Figure 4: Patient of Heterosexual Precocious Puberty at 6 years of age (XX Child with very high 17 alpha hydroxyprogesterone) -A presentation of classical CAH (Please see Ref No 28). (Note: Explicit permission of the child and parents has been obtained for publication of these pictures)
In XY boys classical CAH can present as precocious puberty with markedly raised 17a-OHP2. 17a-OHP is also the investigation of choice in non-classical forms of CAH presenting in adolescence girls as hirsutism and acne. In this situation, sometimes the basal level of 17a-OHP is not above the URL and ACTH stimulation has to be resorted [31].
17a-OHP can also be used as a supportive test in CAH due to enzyme defects other than 21-hydroxylase e.g. 17-hydroxylase deficiency [32].
Conclusion
We report upper reference limit for 17 hydroxyprogesterone as 4.7 nmol/L (156 ng/dL) to be used as a cut-off value for the diagnosis of congenital adrenal hyperplasia in newborn.
Recommendation
Facilities for estimation of 17-OHP on a state-of-the-art fully automated ABEI-based chemiluminescence system be made available in hospital labs, so that diagnosis and monitoring of congenital adrenal hyperplasia is carried out effectively by our physicians.
Acknowledgement
We are greatly indebted to SNIBE (Shenzhen-China) for providing reagent and consumables for this project and Pakistan Society of Chemical Pathologists (PSCP) for funding this project.
Ethics Statement
• Present article reports portion of the data of a project carried out to facilitate the users of fully automated ABEI-based Chemiluminescence System Maglumi X8.

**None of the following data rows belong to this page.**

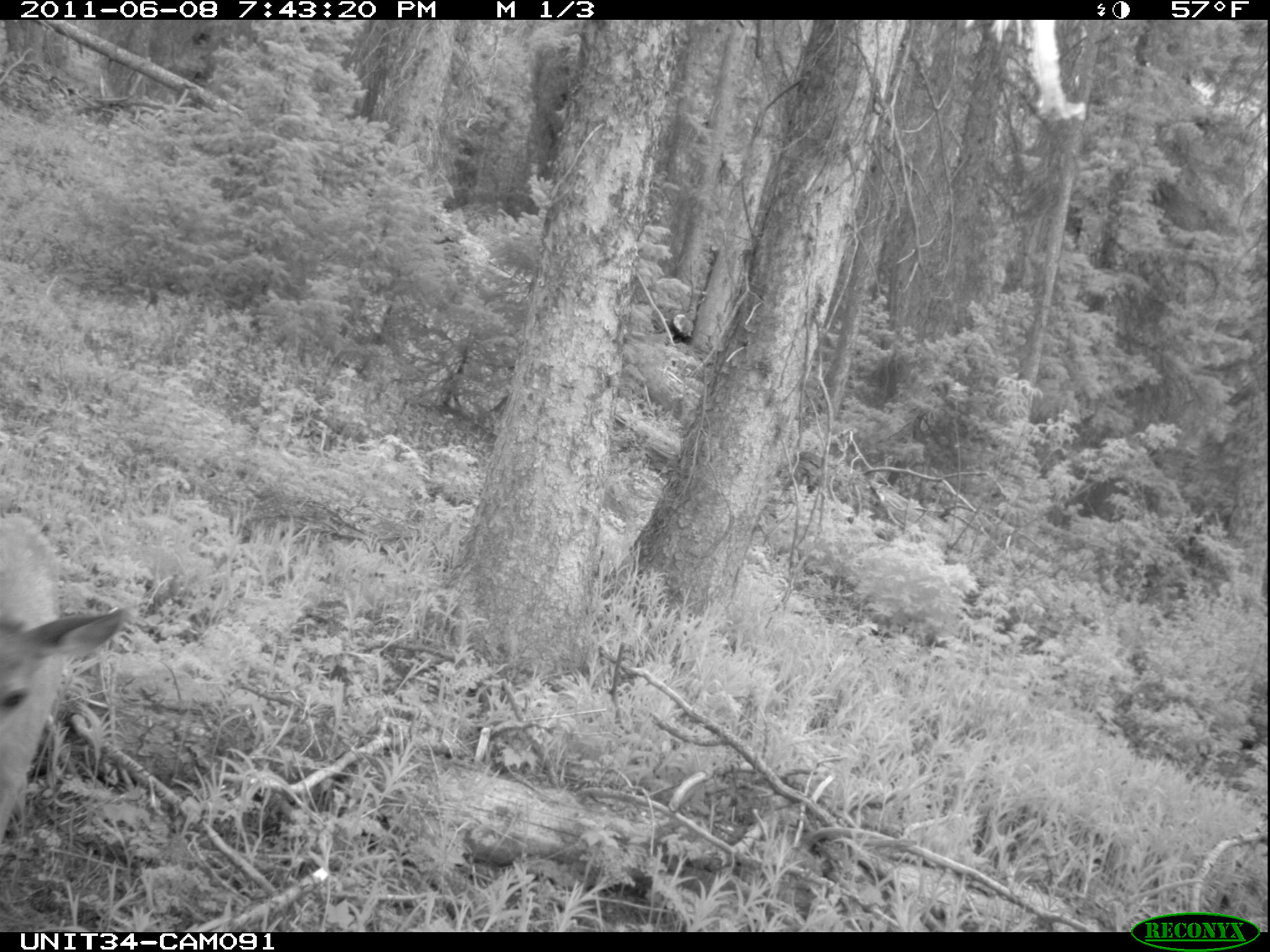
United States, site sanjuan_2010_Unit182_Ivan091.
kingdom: Animalia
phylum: Chordata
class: Mammalia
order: Artiodactyla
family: Cervidae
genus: Odocoileus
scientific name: Odocoileus hemionus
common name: mule deer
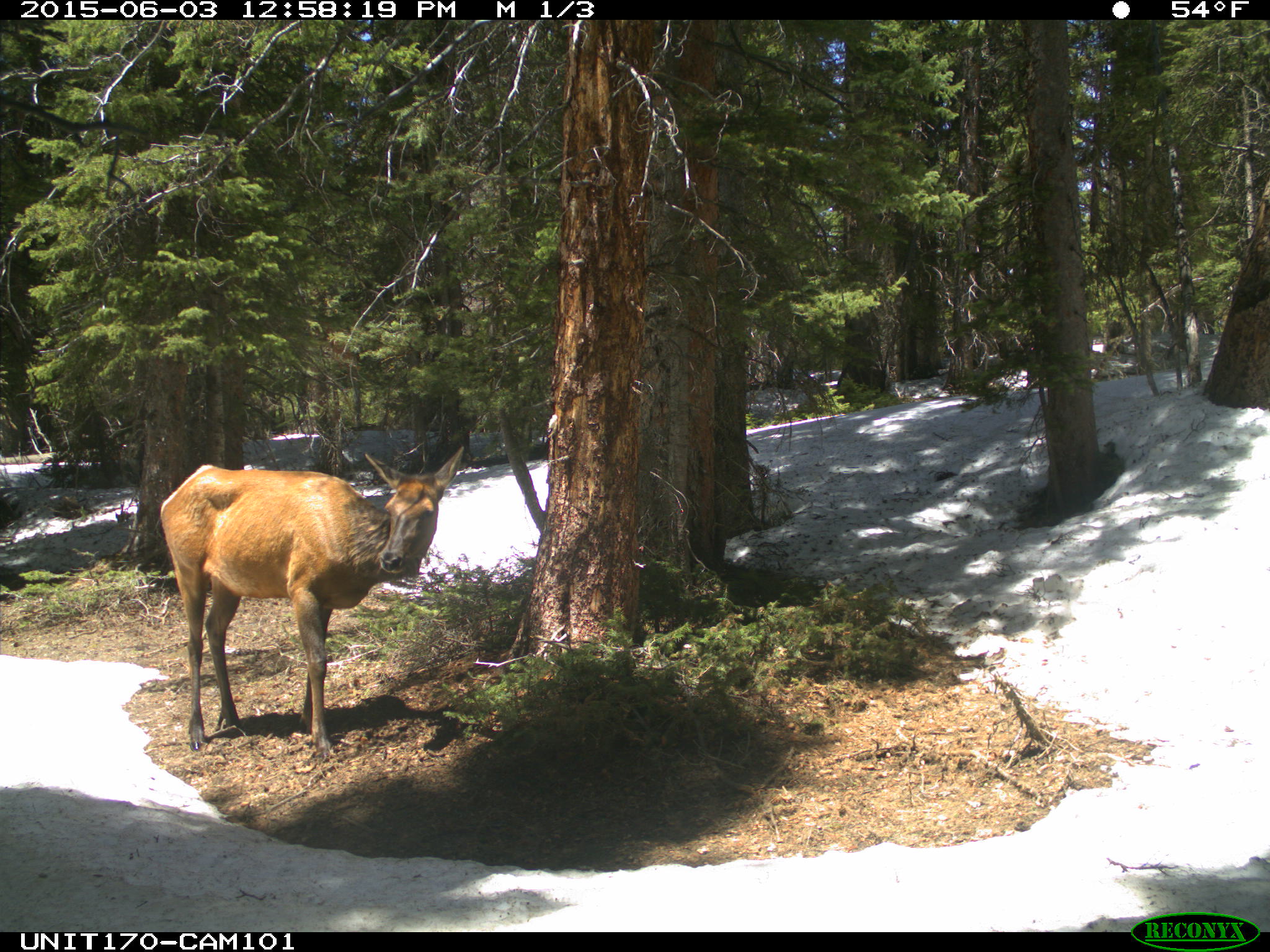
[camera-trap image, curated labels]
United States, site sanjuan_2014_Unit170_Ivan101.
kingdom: Animalia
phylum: Chordata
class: Mammalia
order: Artiodactyla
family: Cervidae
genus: Cervus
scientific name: Cervus elaphus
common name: red deer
Cervus elaphus (red deer).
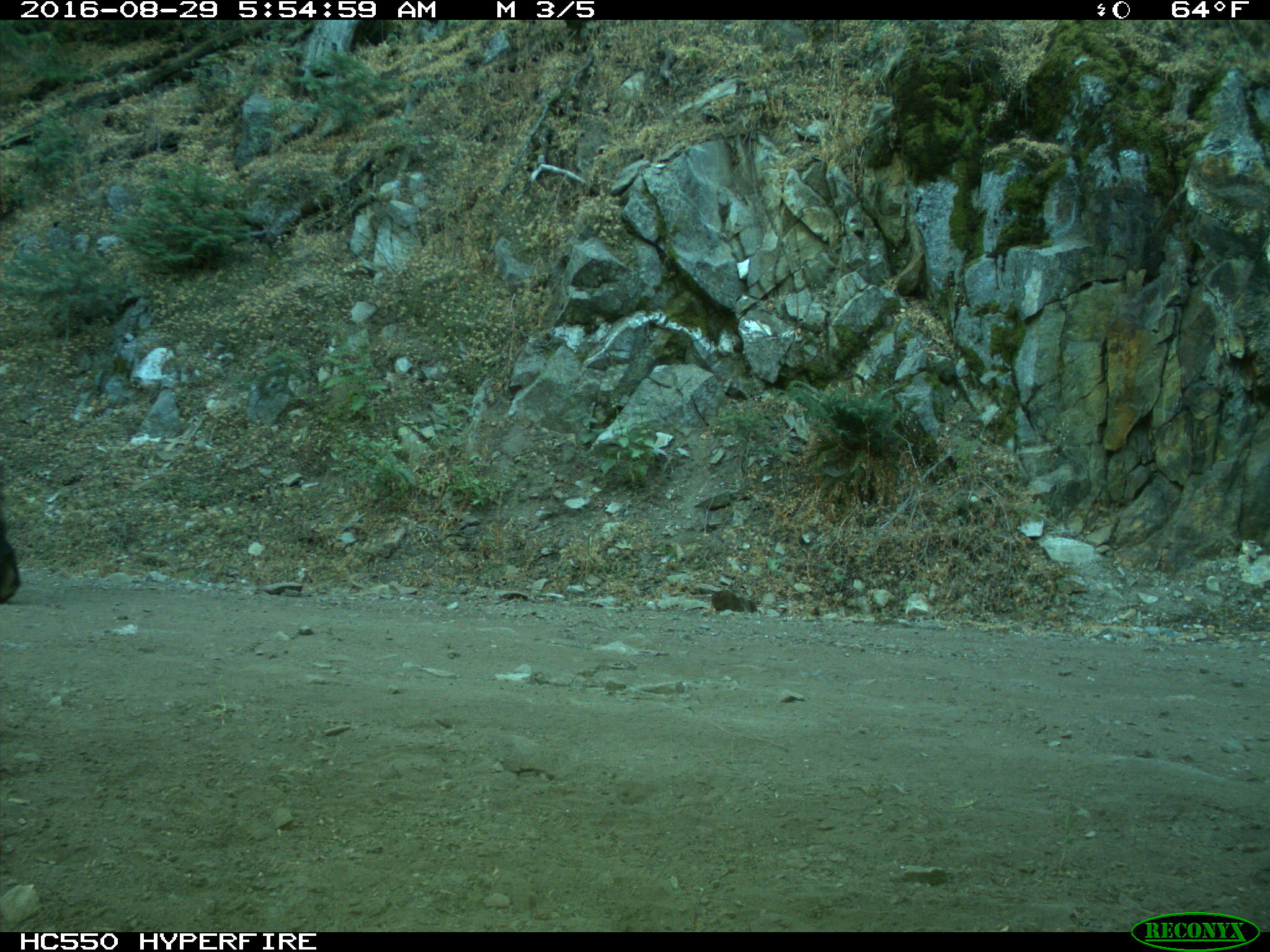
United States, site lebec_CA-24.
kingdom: Animalia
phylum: Chordata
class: Mammalia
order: Carnivora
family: Ursidae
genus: Ursus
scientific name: Ursus americanus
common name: american black bear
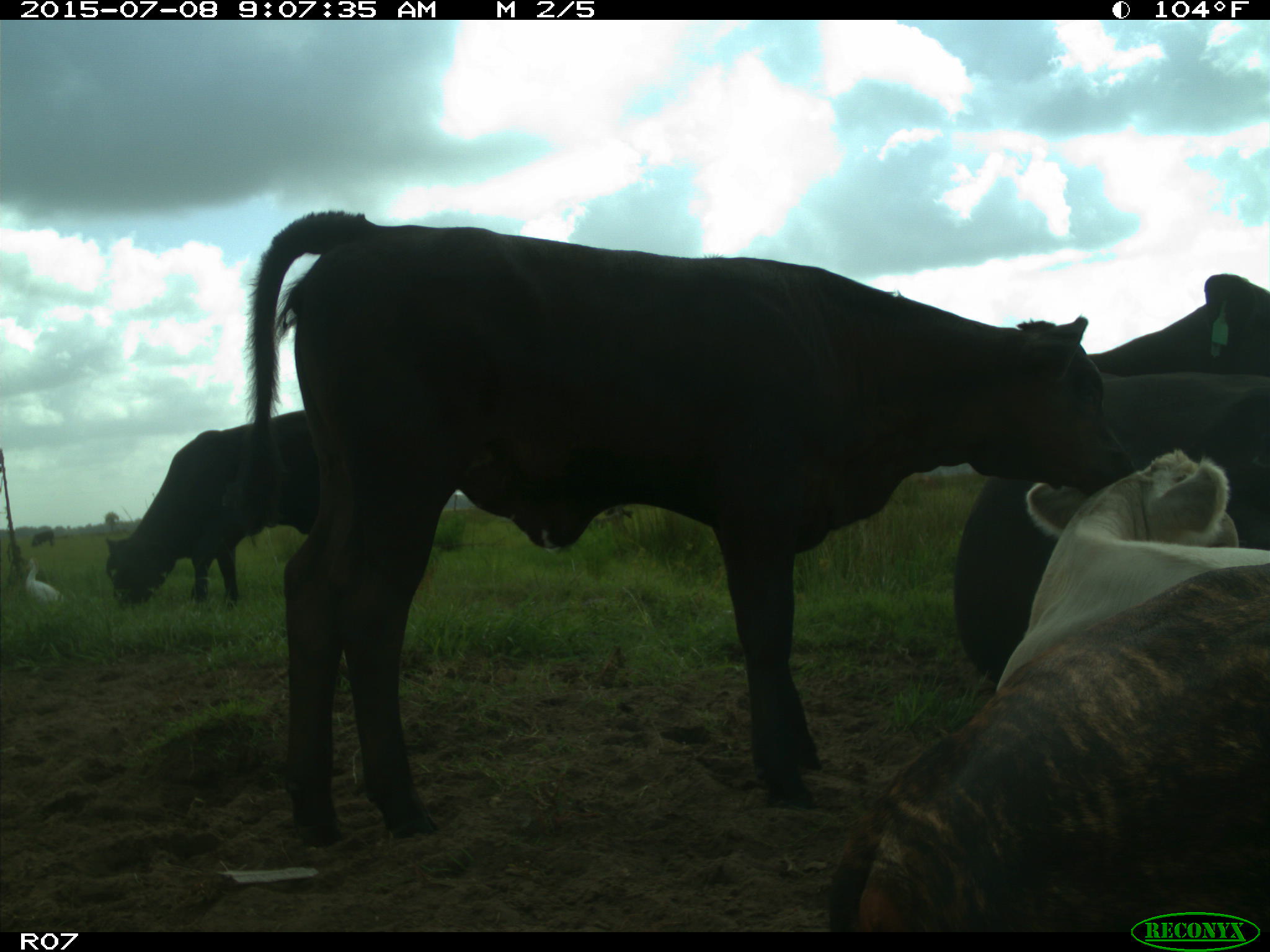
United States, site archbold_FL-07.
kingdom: Animalia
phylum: Chordata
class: Mammalia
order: Artiodactyla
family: Bovidae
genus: Bos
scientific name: Bos taurus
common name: domestic cow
Bos taurus (domestic cow).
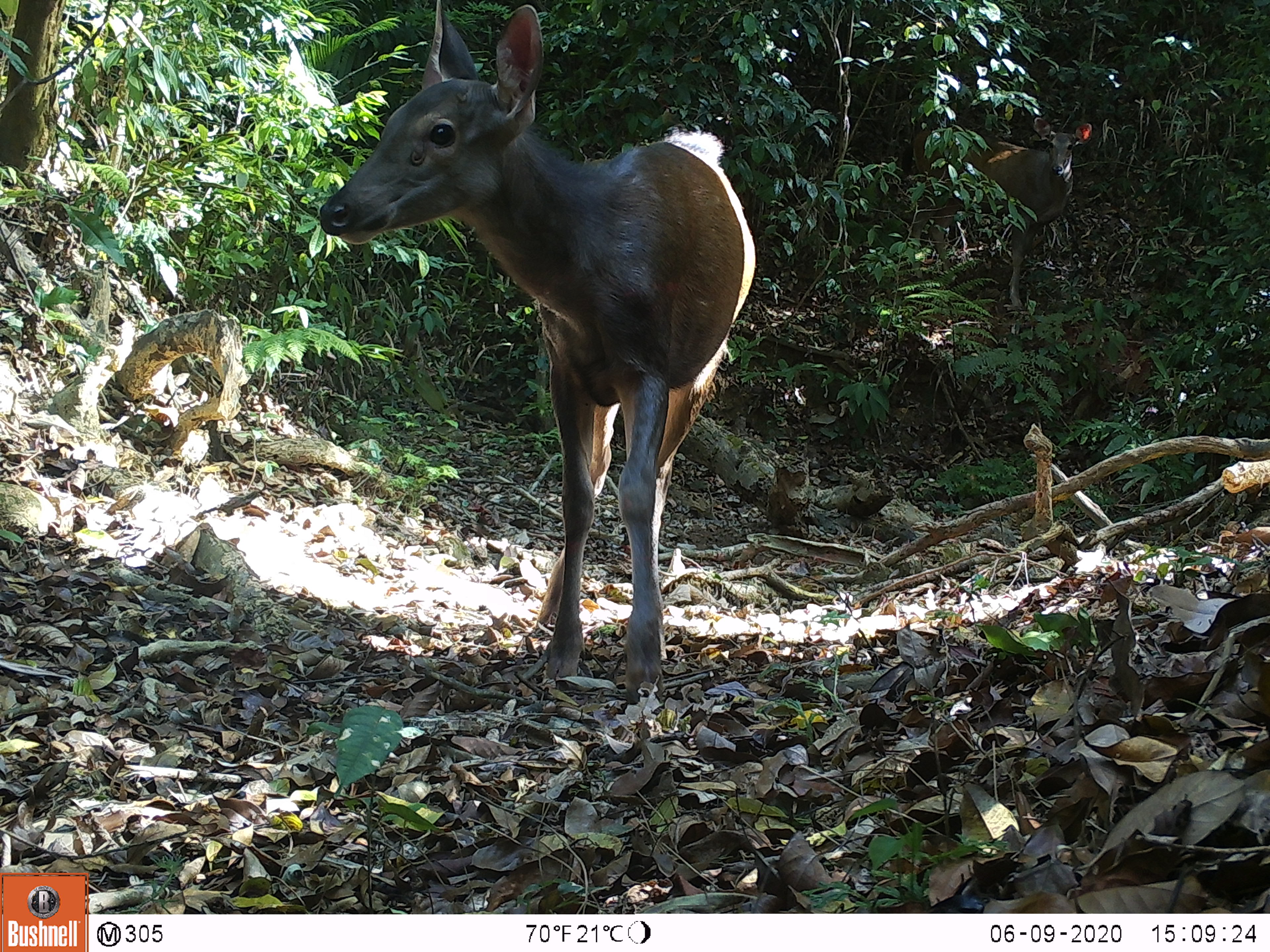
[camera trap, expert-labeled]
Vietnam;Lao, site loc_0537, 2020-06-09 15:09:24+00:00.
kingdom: Animalia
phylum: Chordata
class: Mammalia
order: Artiodactyla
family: Cervidae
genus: Rusa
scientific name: Rusa unicolor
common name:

• By no means we report any comparison of performance of this system with any other system.
• No conflict of interest is declared by the authors, since no comparison of instruments was involved.
• This study was reviewed and approved by the Institutional Review Board of Mohi Uddin Islamic Medical College Mirpur AJ&K, Pakistan.
• Written informed consent of the volunteers was obtained for the study
Author Contributions
AI, SU and FA were involved in study design, interpreting data, statistical analysis, creating tables and figures, and writing of the manuscript. RS, BJ, FS, NH were involved in dealing with the mothers of the subjects, collecting data and supervised the work. All authors contributed to the article and approved the submitted version.